• Document section:

_ _ _ _ _

# Chapter 6 Peaks normalization

## 6.1 Batch effects classification

Variances among the samples across all the extracted peaks might be affected by factors other than the experiment design. There are three types of those batch effects: Monotone, Block and Mixed.

• Monotone would increase/decrease with the injection order or batchs.

• Block would be system shift among different batchs.

• Mixed would be the combination of monotone and block batch effects.

Meanwhile, different compounds would suffer different type of batch effects. In this case, the normalization or batch correction should be done peak by peak.

## 6.2 Batch effects visulization

Any correction might introduce bias. We need to make sure there are patterns which different from our experimental design. Pooled QC samples should be clustered on PCA score plot.

## 6.3 Source of batch effects

• Different Operators & Dates & Sequences

• Different Instrumental Condition such as different instrumental parameters, poor quality control, sample contamination during the analysis, Column (Pooled QC) and sample matrix effects (ions suppression or/and enhancement)

_ _ _ _ _

• Stored rows:

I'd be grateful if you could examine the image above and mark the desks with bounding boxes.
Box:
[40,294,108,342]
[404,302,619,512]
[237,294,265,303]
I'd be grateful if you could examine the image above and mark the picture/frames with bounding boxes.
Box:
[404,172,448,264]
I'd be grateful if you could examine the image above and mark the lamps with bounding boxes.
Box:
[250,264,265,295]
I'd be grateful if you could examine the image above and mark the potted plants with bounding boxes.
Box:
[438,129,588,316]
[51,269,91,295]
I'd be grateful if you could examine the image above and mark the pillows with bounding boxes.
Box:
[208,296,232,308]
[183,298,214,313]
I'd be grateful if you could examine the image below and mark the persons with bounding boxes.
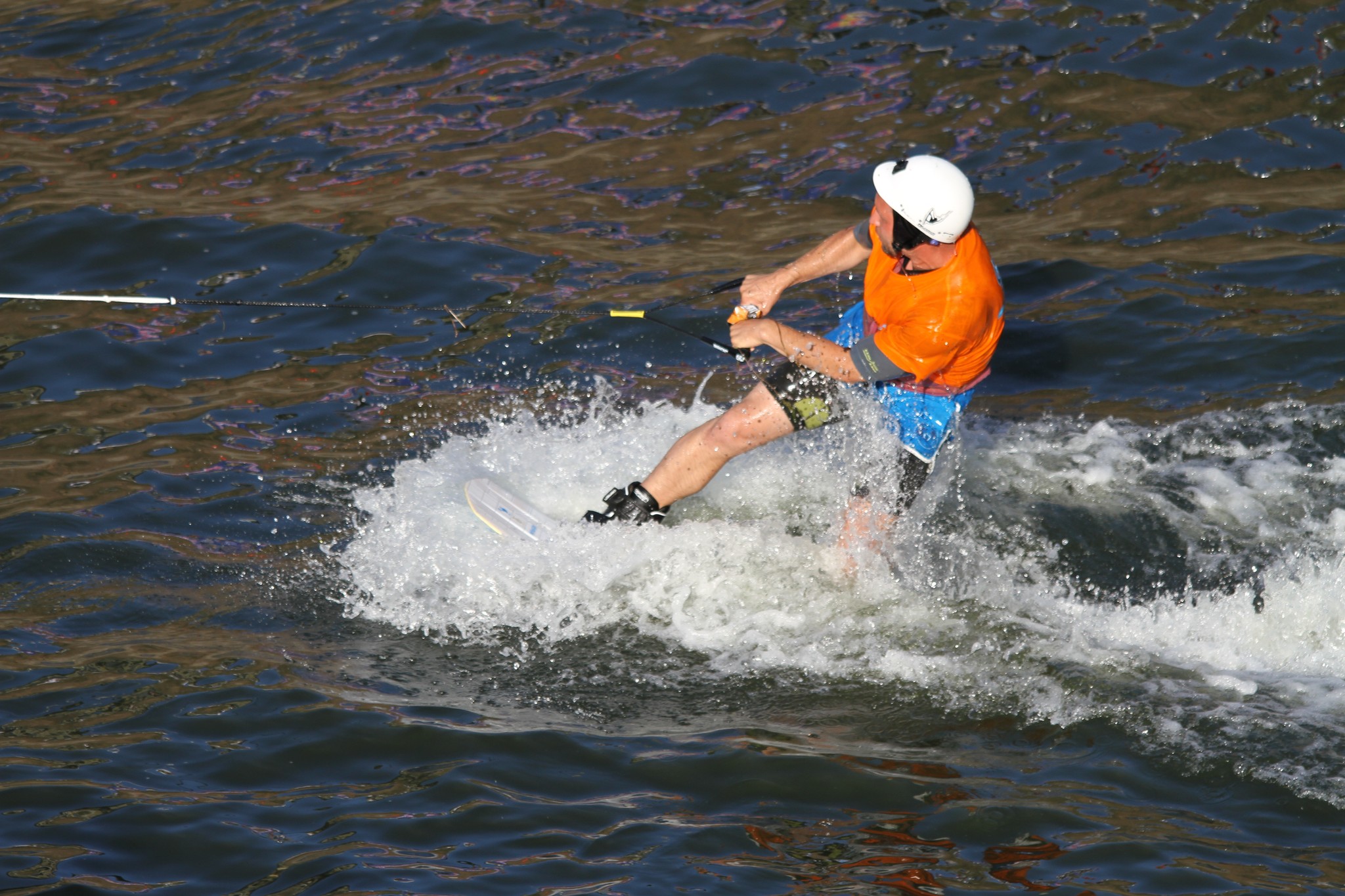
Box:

_ _ _ _ _

• Task brief: Carry on the peaks normalization chapter from its last line.

• Response to this exercise:
• Unknown Unknowns

## 6.4 Avoid batch effects by DoE

You could avoid batch effects from experimental design. Cap the sequence with Pooled QC and Randomized samples sequence. Some internal standards/Instrumental QC might Help to find the source of batch effects while it’s not practical for every compounds in non-targeted analysis.

Batch effects might not change the conclusion when the effect size is relatively small. Here is a simulation:

set.seed(30)
# real peaks
group <- factor(c(rep(1,5),rep(2,5)))
con <- c(rnorm(5,5),rnorm(5,8))
re <- t.test(con~group)
# real peaks
group <- factor(c(rep(1,5),rep(2,5)))
con <- c(rnorm(5,5),rnorm(5,8))
batch <- seq(0,5,length.out = 10)
ins <- batch+con
re <- t.test(ins~group)

index <- sample(10)
ins <- batch+con[index]
re <- t.test(ins~group[index])

Randomization could not guarantee the results. Here is a simulation.

# real peaks
group <- factor(c(rep(1,5),rep(2,5)))
con <- c(rnorm(5,5),rnorm(5,8))
batch <- seq(5,0,length.out = 10)
ins <- batch+con
re <- t.test(ins~group)

## 6.5 post hoc data normalization

To make the samples comparable, normailization across the samples are always needed when the experiment part is done. Batch effect should have patterns, otherwise just noise. Correction is possible by data analysis/randomized experimental design. There are more than 20 methods to make normalization. We could devided those methods into two category: unsupervised and supervised.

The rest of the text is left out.